En revanche, l’interprétation des clauses contractuelles ambiguës ou obscures est exclusive de dénaturation et il appartient alors aux juges du fond, conformément aux dispositions de l’article 1188 du code civil, de rechercher quelle a été la commune intention des parties.
En l’espèce, sauf à dénaturer le contrat garantissant « les pertes subies du fait de l’interruption ou de la réduction de l’activité de l’assuré résultant d’une mesure d’interdiction d’accès émanant des autorités administratives ou judiciaires » , la cour ne peut suivre l’assureur lorsqu’il soutient que la notion d’interdiction d’accès suppose une défense absolue de pénétrer dans les locaux assurés, pour quiconque, qu’interdire l’accès, c’est prohiber l’entrée dans les locaux où s’exerce l’activité de l’assuré, la fermeture des accès rendant impossible une quelconque poursuite d’activité, que pour que la garantie soit mobilisable, il doit être justifié d’une interdiction d’accéder au local entraînant une interruption d’activité et qu’aucune garantie pour « interdiction d’accès » ne saurait être acquise si l’accès demeure possible et autorisé.
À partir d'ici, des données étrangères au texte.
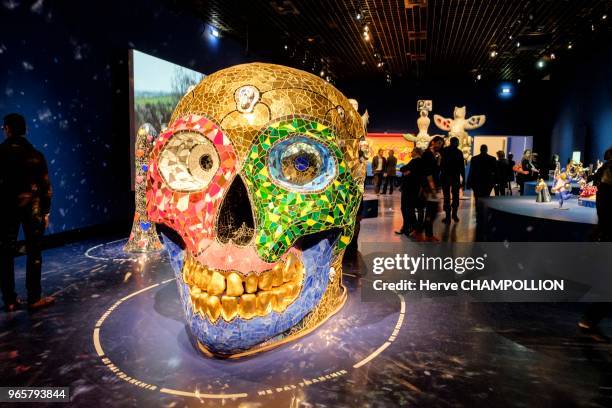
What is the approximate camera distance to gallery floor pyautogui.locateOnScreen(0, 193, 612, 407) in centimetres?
212

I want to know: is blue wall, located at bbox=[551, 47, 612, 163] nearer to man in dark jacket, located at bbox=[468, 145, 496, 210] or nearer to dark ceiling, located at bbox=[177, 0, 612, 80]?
dark ceiling, located at bbox=[177, 0, 612, 80]

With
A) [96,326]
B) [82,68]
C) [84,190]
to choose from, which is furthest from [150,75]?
[96,326]

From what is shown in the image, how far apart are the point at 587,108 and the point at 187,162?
13118mm

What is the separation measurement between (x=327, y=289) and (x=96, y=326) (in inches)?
59.8

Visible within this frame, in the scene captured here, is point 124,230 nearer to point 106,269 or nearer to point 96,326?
point 106,269

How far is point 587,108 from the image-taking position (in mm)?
12477

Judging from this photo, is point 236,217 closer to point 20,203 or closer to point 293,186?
point 293,186

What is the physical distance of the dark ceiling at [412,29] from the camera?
8.70 m

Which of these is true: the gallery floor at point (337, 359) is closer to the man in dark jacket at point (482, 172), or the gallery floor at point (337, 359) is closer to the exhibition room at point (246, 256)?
the exhibition room at point (246, 256)

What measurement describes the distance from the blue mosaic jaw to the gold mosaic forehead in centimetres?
64

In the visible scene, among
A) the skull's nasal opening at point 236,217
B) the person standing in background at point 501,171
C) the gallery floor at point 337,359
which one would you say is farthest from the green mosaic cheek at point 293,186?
the person standing in background at point 501,171

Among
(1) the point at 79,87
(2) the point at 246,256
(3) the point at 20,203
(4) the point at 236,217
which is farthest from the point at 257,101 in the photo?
(1) the point at 79,87

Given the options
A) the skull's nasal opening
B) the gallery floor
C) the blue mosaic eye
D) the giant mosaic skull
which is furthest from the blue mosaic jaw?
the blue mosaic eye

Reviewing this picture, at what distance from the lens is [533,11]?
8508 mm
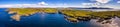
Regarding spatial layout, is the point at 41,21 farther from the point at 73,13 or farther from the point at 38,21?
the point at 73,13

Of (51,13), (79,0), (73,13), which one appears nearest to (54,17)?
(51,13)

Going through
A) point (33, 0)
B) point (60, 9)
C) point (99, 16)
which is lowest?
point (99, 16)

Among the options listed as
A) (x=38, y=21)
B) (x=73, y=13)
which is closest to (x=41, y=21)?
(x=38, y=21)

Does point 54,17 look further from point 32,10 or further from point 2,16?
point 2,16

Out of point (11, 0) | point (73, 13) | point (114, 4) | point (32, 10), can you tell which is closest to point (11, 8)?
point (11, 0)

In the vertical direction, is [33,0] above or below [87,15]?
above

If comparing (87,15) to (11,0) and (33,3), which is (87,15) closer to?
(33,3)
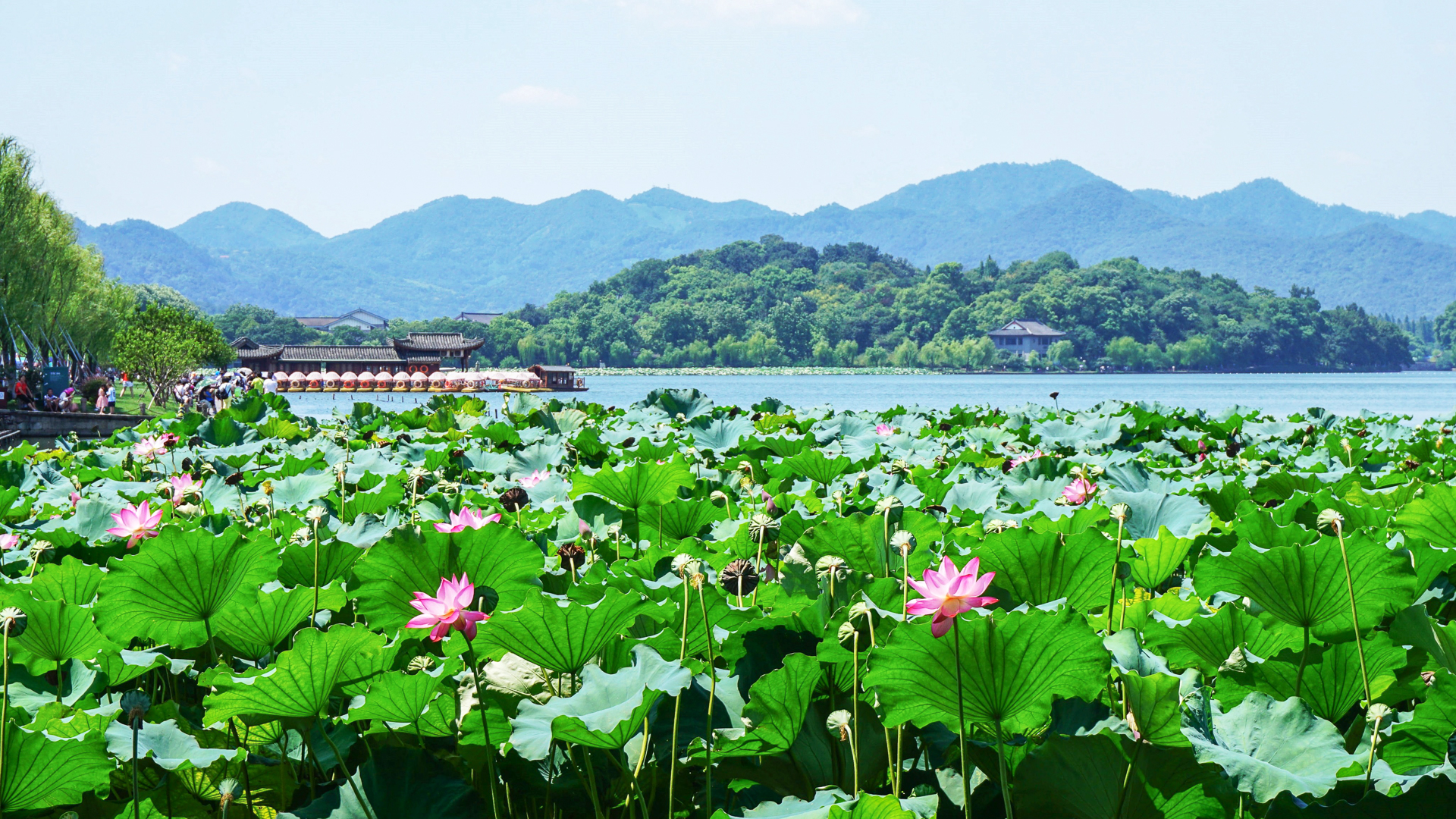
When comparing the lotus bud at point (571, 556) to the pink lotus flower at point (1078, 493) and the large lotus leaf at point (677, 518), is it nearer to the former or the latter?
the large lotus leaf at point (677, 518)

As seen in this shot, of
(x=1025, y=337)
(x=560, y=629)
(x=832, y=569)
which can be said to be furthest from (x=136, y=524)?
(x=1025, y=337)

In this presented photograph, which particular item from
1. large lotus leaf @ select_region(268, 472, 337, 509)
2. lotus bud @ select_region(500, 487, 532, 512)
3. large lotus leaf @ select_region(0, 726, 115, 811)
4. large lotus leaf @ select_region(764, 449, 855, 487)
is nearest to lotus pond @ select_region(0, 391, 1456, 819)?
large lotus leaf @ select_region(0, 726, 115, 811)

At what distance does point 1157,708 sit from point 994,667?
0.53ft

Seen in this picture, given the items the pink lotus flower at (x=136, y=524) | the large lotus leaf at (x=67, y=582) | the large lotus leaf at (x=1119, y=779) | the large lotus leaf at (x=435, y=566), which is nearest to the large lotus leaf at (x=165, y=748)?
the large lotus leaf at (x=435, y=566)

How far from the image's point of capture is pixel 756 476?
3314 millimetres

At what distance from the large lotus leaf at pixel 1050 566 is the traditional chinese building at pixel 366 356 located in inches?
2610

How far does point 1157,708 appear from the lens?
103cm

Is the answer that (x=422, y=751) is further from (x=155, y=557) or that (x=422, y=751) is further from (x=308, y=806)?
(x=155, y=557)

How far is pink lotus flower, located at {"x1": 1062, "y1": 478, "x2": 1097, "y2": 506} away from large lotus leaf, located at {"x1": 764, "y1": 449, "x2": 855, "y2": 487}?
61cm

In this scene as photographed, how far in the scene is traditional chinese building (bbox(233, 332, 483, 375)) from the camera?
66.1m

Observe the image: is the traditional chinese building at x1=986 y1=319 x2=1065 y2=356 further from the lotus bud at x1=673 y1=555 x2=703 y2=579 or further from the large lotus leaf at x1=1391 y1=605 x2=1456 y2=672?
the lotus bud at x1=673 y1=555 x2=703 y2=579

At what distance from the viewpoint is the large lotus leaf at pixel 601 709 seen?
1.00 meters

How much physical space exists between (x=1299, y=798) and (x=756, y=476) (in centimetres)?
230

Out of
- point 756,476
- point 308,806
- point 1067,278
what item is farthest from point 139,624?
point 1067,278
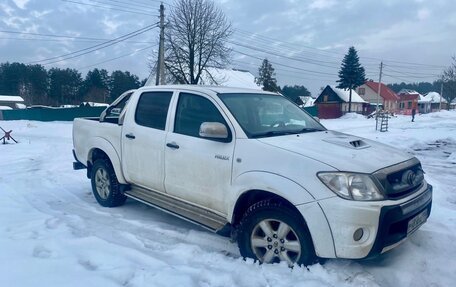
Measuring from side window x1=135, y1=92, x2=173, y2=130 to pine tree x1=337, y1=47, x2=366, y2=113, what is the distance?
2173 inches

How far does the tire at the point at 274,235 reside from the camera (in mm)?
3207

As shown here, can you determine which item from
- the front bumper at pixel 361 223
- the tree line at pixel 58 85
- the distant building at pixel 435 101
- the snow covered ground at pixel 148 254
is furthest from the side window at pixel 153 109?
the distant building at pixel 435 101

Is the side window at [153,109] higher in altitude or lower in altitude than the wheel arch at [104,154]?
higher

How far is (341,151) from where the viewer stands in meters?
3.41

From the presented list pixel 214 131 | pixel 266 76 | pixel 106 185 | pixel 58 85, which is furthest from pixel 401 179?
pixel 58 85

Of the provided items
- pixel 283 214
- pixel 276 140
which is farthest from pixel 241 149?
pixel 283 214

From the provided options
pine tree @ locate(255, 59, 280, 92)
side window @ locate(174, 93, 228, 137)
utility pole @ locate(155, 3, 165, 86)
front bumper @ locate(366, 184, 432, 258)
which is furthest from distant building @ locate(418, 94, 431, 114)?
front bumper @ locate(366, 184, 432, 258)

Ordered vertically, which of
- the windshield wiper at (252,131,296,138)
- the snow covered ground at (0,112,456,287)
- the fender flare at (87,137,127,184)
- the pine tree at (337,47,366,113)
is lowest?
the snow covered ground at (0,112,456,287)

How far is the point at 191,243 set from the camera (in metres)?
4.27

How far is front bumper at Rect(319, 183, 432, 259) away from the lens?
2.97 metres

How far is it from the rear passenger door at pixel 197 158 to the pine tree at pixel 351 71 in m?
55.7

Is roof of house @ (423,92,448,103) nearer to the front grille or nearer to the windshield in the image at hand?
the windshield

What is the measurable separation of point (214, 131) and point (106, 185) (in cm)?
275

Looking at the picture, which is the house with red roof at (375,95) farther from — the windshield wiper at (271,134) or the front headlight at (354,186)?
the front headlight at (354,186)
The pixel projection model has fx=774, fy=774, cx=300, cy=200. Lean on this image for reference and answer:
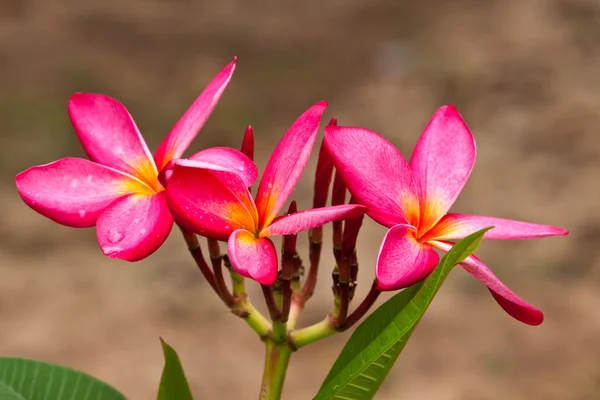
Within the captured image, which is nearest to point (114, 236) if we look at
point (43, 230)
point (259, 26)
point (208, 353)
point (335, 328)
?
point (335, 328)

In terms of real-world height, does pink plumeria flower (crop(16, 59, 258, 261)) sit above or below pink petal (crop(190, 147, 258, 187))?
below

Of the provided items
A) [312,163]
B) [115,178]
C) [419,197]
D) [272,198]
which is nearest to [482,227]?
[419,197]

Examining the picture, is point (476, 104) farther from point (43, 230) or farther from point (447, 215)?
point (447, 215)

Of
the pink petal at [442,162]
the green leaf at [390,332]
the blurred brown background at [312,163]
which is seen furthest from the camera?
the blurred brown background at [312,163]

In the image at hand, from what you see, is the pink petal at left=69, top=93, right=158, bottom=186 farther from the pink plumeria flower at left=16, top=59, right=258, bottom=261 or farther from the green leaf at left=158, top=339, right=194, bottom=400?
the green leaf at left=158, top=339, right=194, bottom=400

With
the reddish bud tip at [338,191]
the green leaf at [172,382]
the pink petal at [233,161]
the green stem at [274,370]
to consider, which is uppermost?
the pink petal at [233,161]

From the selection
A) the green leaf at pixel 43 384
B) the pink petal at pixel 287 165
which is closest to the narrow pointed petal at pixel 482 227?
the pink petal at pixel 287 165

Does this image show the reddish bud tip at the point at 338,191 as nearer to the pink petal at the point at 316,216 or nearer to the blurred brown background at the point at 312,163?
the pink petal at the point at 316,216

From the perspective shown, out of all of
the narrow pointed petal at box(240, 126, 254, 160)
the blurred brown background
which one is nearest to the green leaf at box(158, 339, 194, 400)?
the narrow pointed petal at box(240, 126, 254, 160)
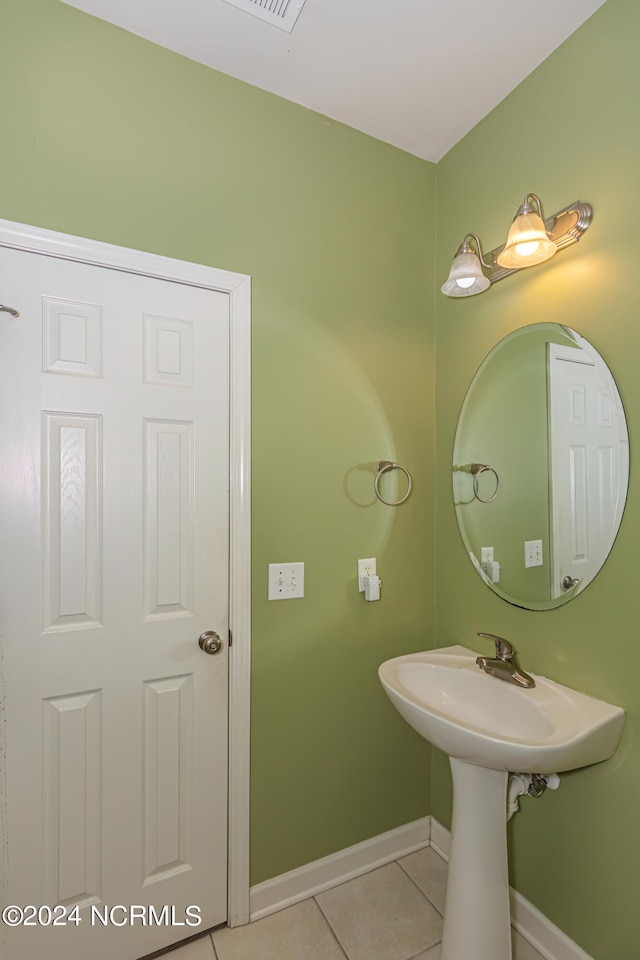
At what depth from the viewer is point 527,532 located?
1509 mm

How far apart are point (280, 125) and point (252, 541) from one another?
→ 55.5 inches

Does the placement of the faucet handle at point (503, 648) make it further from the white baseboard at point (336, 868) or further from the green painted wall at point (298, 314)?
the white baseboard at point (336, 868)

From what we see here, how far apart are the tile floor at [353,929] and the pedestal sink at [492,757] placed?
230mm

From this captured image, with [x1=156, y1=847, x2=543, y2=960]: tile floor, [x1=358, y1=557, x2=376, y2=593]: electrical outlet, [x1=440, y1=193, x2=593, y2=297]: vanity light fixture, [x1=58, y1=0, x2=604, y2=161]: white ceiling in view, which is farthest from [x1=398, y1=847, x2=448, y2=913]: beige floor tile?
[x1=58, y1=0, x2=604, y2=161]: white ceiling

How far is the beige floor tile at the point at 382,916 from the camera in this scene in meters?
1.41

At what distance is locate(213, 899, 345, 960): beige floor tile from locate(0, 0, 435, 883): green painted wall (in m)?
0.14

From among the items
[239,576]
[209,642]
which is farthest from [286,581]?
[209,642]

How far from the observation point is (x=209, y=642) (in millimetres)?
1431

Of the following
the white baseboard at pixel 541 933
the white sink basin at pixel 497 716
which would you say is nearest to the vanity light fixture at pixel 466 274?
the white sink basin at pixel 497 716

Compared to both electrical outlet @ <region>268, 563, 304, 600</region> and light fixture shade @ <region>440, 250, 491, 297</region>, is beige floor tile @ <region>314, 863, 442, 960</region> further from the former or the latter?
light fixture shade @ <region>440, 250, 491, 297</region>

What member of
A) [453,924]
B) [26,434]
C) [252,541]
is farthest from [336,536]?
[453,924]

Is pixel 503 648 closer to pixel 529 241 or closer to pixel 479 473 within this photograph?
pixel 479 473

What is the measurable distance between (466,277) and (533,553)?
2.92 feet

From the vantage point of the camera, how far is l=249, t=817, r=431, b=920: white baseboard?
1520 mm
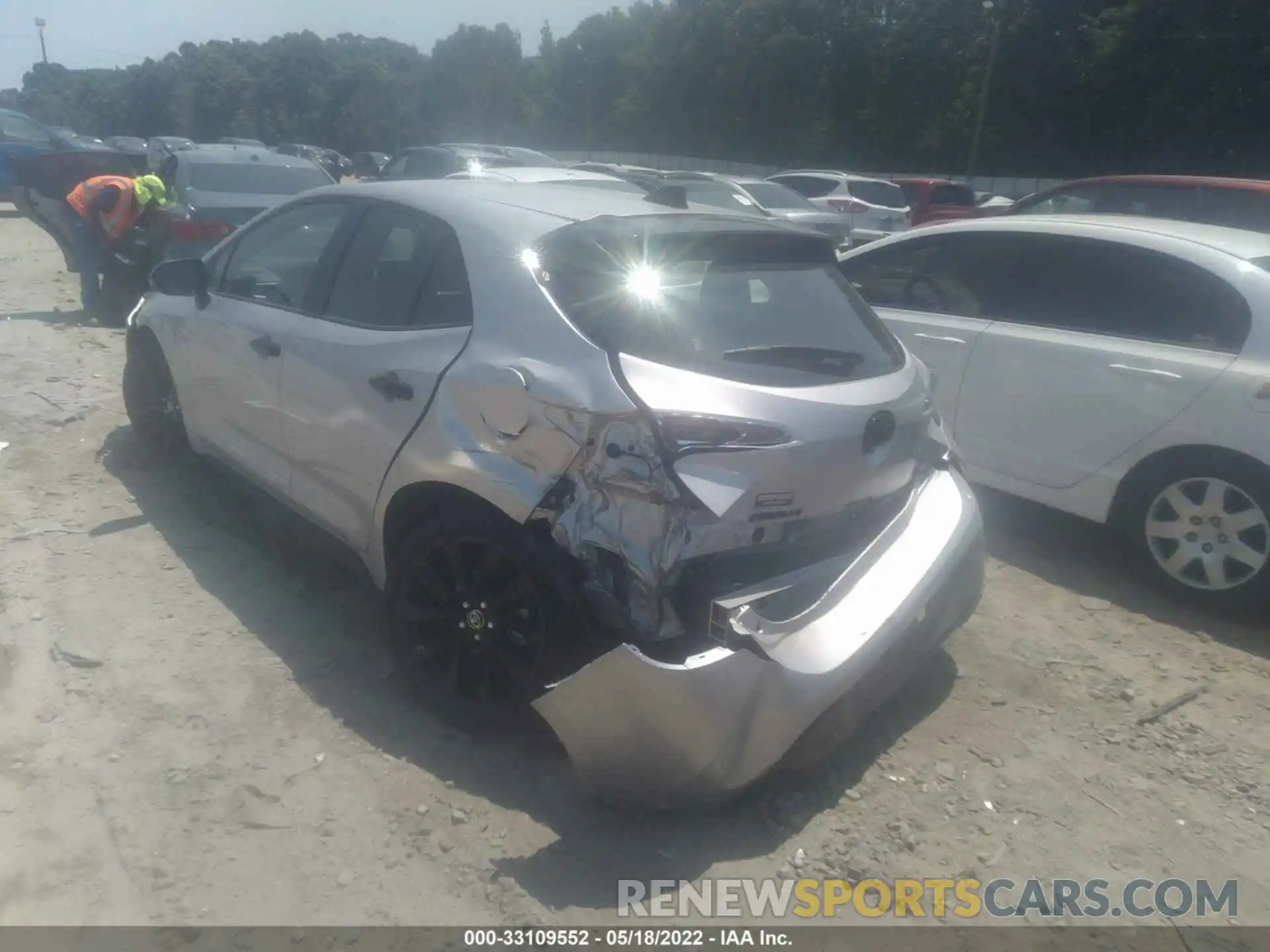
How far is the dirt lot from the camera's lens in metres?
2.96

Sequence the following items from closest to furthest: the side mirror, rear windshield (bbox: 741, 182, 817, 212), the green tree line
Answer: the side mirror, rear windshield (bbox: 741, 182, 817, 212), the green tree line

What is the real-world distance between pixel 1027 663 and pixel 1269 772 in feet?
3.01

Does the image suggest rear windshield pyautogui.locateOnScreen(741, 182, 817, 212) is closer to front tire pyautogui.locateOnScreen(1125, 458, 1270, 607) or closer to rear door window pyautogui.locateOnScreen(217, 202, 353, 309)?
front tire pyautogui.locateOnScreen(1125, 458, 1270, 607)

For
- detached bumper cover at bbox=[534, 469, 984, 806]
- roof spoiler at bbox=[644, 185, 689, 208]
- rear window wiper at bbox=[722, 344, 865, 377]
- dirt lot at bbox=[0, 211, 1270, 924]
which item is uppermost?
roof spoiler at bbox=[644, 185, 689, 208]

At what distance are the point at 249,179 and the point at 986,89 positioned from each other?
27195mm

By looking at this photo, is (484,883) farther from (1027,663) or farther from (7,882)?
(1027,663)

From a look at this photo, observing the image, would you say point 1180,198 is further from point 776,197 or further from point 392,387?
point 392,387

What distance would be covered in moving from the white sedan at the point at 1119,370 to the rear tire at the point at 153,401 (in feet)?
12.9

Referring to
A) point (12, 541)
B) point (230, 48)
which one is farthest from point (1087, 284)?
point (230, 48)

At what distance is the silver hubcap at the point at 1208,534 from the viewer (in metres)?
4.57

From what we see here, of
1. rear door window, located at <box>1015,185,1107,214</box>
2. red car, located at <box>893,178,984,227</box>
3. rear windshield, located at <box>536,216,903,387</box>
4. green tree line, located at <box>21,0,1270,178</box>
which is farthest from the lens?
green tree line, located at <box>21,0,1270,178</box>

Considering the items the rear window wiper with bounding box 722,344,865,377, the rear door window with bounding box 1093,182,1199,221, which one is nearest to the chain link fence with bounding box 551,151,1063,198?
the rear door window with bounding box 1093,182,1199,221

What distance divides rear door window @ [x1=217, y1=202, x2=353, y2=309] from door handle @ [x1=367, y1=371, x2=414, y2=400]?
2.73 feet

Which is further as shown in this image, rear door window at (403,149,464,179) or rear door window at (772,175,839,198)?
rear door window at (772,175,839,198)
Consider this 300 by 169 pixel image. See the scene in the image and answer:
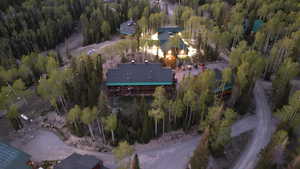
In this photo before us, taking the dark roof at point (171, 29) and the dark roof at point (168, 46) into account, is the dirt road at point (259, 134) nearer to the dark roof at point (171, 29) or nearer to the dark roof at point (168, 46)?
the dark roof at point (168, 46)

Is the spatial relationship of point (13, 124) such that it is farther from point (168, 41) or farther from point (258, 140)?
point (258, 140)

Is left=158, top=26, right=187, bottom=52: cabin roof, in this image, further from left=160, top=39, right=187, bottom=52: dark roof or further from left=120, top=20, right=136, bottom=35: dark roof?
left=120, top=20, right=136, bottom=35: dark roof

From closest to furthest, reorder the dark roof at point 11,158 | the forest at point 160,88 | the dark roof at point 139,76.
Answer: the dark roof at point 11,158 → the forest at point 160,88 → the dark roof at point 139,76

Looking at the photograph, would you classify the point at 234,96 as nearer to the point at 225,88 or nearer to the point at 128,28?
the point at 225,88

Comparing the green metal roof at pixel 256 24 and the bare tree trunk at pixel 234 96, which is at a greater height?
the green metal roof at pixel 256 24

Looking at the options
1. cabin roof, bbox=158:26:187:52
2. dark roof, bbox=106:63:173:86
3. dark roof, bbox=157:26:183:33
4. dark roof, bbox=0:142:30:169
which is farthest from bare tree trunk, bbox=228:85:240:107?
dark roof, bbox=0:142:30:169

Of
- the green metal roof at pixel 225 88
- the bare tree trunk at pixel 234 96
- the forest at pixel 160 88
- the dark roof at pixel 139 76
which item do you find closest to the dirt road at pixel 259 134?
the forest at pixel 160 88
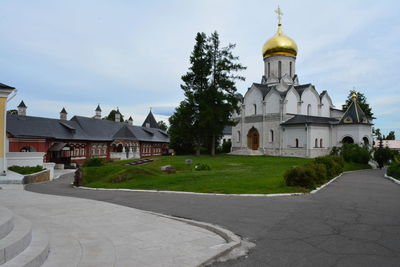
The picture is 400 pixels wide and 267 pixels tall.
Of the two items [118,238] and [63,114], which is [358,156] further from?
[63,114]

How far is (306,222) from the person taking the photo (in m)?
7.54

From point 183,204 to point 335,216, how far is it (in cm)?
462

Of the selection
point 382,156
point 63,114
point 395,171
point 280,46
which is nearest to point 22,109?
point 63,114

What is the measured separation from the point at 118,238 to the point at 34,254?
5.77 feet

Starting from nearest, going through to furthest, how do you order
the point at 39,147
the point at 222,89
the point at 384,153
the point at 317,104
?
the point at 384,153
the point at 39,147
the point at 222,89
the point at 317,104

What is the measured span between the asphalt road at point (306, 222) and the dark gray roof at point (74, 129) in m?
28.6

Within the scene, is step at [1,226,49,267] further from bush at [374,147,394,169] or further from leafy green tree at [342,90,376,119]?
leafy green tree at [342,90,376,119]

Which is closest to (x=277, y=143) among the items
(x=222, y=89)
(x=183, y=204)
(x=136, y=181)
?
(x=222, y=89)

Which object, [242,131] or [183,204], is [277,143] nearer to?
[242,131]

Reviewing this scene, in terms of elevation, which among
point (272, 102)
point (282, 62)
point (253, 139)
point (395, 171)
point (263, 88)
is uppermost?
point (282, 62)

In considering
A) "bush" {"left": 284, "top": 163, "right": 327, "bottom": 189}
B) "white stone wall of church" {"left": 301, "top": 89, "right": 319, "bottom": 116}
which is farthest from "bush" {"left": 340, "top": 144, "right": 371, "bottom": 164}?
"bush" {"left": 284, "top": 163, "right": 327, "bottom": 189}

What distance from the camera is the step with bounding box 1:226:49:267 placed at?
4.21m

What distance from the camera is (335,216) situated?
8.16 metres

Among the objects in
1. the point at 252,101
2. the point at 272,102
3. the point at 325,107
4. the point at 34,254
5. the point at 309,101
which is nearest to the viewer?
the point at 34,254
C’est également vainement que l’assureur expose que les mesures gouvernementales de lutte contre le Covid-19 ont seulement édicté des restrictions d’accès aux restaurants limitées à la clientèle en autorisant les activités de livraison et de vente à emporter, sans avoir pour effet d’en interdire l’accès au sens du contrat dès lors que les restaurants demeuraient accessibles aux exploitants ou aux salariés, voire aux fournisseurs et que, sous certaines conditions, les clients pouvaient venir chercher des commandes et même s’installer dans les établissements entre deux mesures gouvernementales sanitaires.
En l’espèce, un café – restaurant – brasserie est un établissement où l’on peut prendre une consommation en salle ou au comptoir et/ou se restaurer, c’est-à-dire prendre des repas, cafés ou boissons, moyennant paiement.
L’interdiction faite aux restaurants d’accueillir du public pendant la période visée par le décret du 15 mars 2020 et celui du 29 octobre 2020, constitue, au sens de la disposition contractuelle, une mesure d’interdiction d’accès aux locaux dans lesquels l’assurée exploitait son fonds de commerce émanant des autorités administratives, de sorte que la distinction qui est opérée par la société ACM IARD entre une interdiction d’accès d’un lieu au public et une impossibilité d’accès constitue la dénaturation de termes univoques.
Il en résulte que la garantie des pertes d’exploitation résultant « d’une mesure d’interdiction d’accès émanant des autorités administratives ou judiciaires, prises à la suite d’un événement extérieur à votre activité ou aux locaux dans lesquels vous exercez » est mobilisable.
Le jugement déféré est confirmé sur ce point.
b. La clause d’exclusion relative aux micro-organismes
A titre subsidiaire, les ACM se prévalent de l’article 29 des conditions générales (page 21), intitulé « exclusions générales », qui prévoit que :
« Sont toujours exclus :
[…]
9. Les dommages causés par les insectes, rongeurs, champignons, moisissures et autres parasites, ainsi que par les micro-organismes ».
Sur le formalisme très apparent de l’exclusion
Le tribunal a jugé que la clause d’exclusion relative aux micro-organismes était rédigée en caractère très apparents conformément à l’article L. 112-4 du code des assurances.
La SAS VICTORINE demande à la cour d’infirmer le jugement sur ce point tandis que les ACM en demandent la confirmation.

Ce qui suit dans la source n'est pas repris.